This is why practical recurrent modelling usually moves from a simple RNN to stacked RNNs, bidirectional RNNs, GRUs, or LSTMs.
Key takeaway:
Deep RNNs improve vanilla RNNs by adding either depth, two-directional context, or gating mechanisms. In practice, the most important deep recurrent architectures are stacked RNNs, bidirectional RNNs, GRUs, and LSTMs.
Exam focus:
Be ready to explain:
- why deep recurrent models are needed after vanilla RNN,
- how bidirectional RNNs differ from causal left-to-right models,
- how stacked RNNs create hierarchical sequence features,
- how GRU gates work,
- how LSTM gates and cell state work,
- why LSTM and GRU help with vanishing gradients,
- and when to prefer GRU vs LSTM.
Where this fits in the course #
In the course handout, the Deep Recurrent Neural Networks session covers:
- Long Short-Term Memory (LSTM),
- gated memory cell,
- Gated Recurrent Units (GRU),
- reset gate and update gate,
- candidate hidden state,
- stacked RNN architectures,
- bidirectional recurrent neural networks.

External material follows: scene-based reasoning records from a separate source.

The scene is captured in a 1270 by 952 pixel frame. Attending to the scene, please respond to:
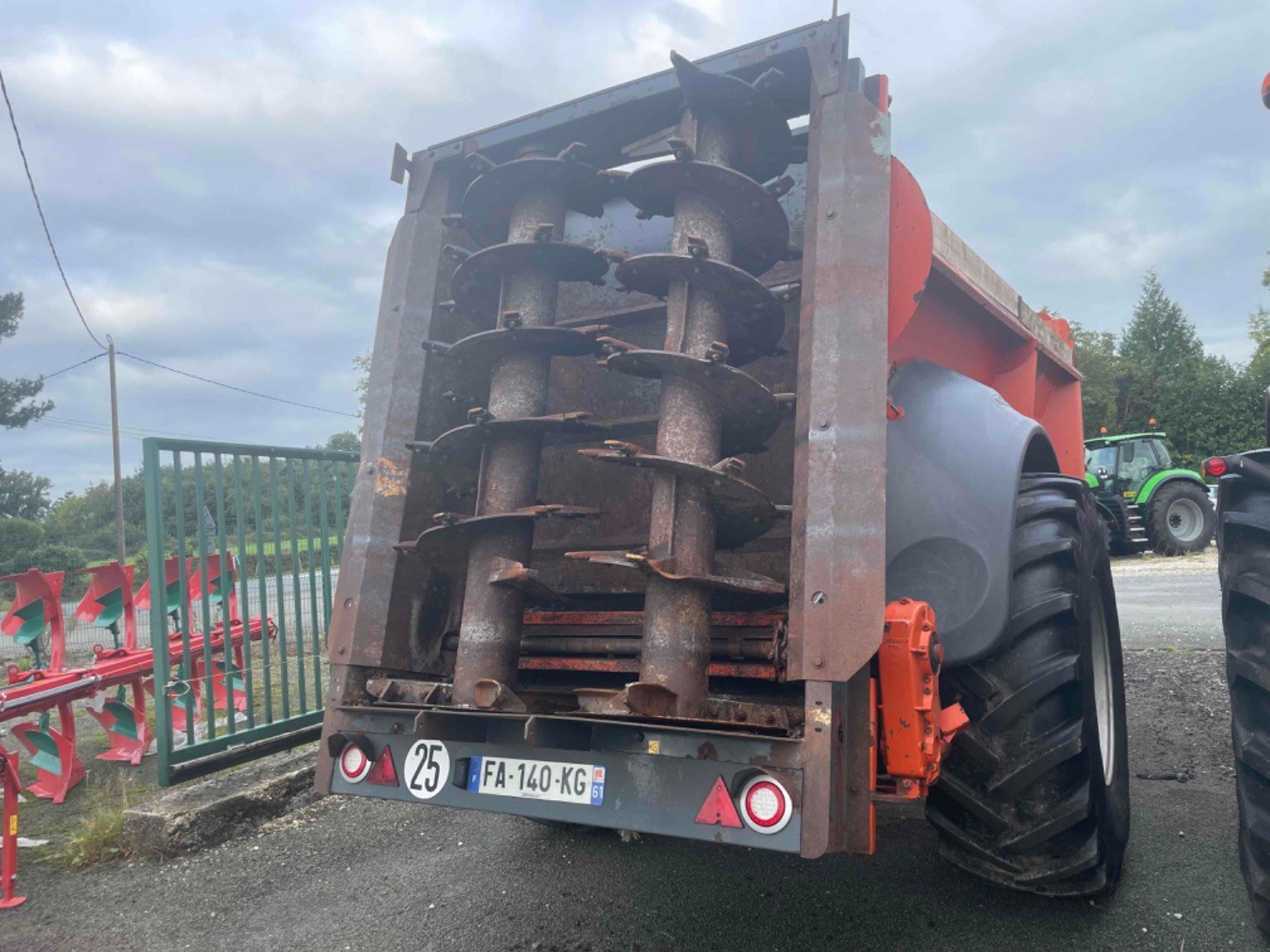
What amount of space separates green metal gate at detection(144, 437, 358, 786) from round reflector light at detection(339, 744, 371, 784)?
→ 1744 mm

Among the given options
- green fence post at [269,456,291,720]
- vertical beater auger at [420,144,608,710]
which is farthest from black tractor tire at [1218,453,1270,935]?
green fence post at [269,456,291,720]

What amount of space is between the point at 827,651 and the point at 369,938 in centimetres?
181

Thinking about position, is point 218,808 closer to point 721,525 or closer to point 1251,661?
point 721,525

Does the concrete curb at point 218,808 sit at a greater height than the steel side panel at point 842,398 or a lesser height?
lesser

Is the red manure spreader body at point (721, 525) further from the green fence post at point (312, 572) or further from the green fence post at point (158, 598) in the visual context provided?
the green fence post at point (312, 572)

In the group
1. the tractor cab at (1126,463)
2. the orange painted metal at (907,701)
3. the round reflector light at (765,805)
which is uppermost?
the tractor cab at (1126,463)

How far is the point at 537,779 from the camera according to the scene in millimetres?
2334

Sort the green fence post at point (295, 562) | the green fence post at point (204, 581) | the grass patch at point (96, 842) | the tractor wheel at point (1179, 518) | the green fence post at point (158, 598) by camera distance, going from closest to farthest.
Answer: the grass patch at point (96, 842)
the green fence post at point (158, 598)
the green fence post at point (204, 581)
the green fence post at point (295, 562)
the tractor wheel at point (1179, 518)

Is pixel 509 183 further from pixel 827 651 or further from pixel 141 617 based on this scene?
pixel 141 617

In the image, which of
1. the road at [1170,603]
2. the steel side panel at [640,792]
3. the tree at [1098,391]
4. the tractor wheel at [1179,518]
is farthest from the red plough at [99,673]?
the tree at [1098,391]

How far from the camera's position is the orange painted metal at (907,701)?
2213 millimetres

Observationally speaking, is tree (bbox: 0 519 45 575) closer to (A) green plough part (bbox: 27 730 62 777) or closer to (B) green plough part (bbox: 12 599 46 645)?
(B) green plough part (bbox: 12 599 46 645)

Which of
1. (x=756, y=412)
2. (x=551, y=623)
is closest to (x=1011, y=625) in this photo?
(x=756, y=412)

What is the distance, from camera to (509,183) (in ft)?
10.1
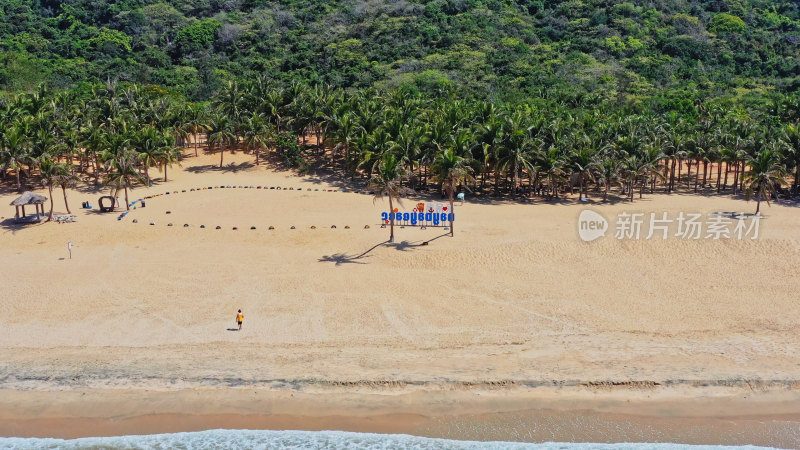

This page follows that structure closely. The lecture transcripts reinforce these same points and also emphasise useful practical observations such as:
- deep RNNs often outperform a wider single-layer RNN,
- a practical depth is often around 2 to 4 layers,
- bidirectional RNNs should not be used for real-time online causal prediction,
- gated models are introduced mainly to address long-range dependency problems.
Why we need deep recurrent architectures #
A vanilla RNN has two major weaknesses:
- limited representational capacity,
- difficulty learning long-range dependencies.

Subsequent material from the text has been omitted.